Poster
in
Workshop: “Could it have been different?” Counterfactuals in Minds and Machines
Semantic Meaningfulness: Evaluating Counterfactual Approaches for Real-World Plausibility and Feasibility
Jacqueline Hoellig · Aniek Markus · Jef de Slegte · Prachi Bagave
Counterfactual explanations are rising in popularity when aiming to increase the explainability of machine learning models. One of the main challenges that remains is generating meaningful counterfactuals that are coherent with real-world relations. Multiple approaches incorporating real-world relations have been proposed in the past (e.g. by utilizing data distributions or structural causal models), but evaluating whether the explanations from different counterfactual approaches fulfill known causal relationships is still an open issue.
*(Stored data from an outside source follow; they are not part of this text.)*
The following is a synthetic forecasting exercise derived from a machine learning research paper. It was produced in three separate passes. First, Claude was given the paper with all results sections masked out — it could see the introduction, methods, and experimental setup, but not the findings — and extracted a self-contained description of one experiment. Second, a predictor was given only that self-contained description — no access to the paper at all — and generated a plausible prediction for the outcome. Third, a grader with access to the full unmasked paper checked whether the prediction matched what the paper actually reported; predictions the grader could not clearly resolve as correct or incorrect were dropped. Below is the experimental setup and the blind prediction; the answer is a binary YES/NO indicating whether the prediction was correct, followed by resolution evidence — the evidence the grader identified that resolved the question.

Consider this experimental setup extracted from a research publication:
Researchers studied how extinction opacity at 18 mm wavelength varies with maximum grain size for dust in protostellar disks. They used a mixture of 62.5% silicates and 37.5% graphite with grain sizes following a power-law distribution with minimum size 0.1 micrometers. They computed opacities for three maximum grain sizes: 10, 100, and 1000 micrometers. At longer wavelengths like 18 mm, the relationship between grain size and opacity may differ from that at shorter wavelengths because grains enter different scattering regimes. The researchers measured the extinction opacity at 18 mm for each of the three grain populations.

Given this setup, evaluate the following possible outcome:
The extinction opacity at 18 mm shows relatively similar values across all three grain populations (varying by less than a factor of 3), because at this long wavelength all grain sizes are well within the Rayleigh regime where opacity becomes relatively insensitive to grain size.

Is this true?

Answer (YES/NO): YES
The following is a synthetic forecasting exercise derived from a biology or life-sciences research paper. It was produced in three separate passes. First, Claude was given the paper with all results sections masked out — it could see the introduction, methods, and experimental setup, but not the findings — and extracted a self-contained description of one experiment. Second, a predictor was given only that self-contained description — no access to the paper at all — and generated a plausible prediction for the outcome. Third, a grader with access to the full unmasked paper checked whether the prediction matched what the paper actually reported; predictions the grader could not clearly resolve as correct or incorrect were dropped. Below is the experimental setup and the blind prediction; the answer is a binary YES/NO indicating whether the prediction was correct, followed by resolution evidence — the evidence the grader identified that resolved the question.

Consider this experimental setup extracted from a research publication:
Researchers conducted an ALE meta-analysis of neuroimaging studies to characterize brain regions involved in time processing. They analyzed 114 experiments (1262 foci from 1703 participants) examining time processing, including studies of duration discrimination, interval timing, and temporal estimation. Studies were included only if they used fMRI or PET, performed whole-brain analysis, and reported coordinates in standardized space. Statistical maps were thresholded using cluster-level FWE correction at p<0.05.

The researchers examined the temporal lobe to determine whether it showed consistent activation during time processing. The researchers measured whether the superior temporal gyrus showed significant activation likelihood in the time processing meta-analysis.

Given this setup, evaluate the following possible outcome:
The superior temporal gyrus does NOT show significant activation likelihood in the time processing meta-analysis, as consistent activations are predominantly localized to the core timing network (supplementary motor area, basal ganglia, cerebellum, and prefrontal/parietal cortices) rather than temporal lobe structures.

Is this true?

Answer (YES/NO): NO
To fill this gap, this work proposes two metrics - Semantic Meaningful Output (SMO) and Semantic Meaningful Relations (SMR) - to measure the ability of counterfactual generation approaches to depict real-world relations. In addition, we provide multiple datasets with known structural causal models and leverage them to benchmark the semantic meaningfulness of new and existing counterfactual approaches. Finally, we evaluate the semantic meaningfulness of nine well-established counterfactual explanation approaches and conclude that none of the non-causal approaches were able to create semantically meaningful counterfactuals consistently.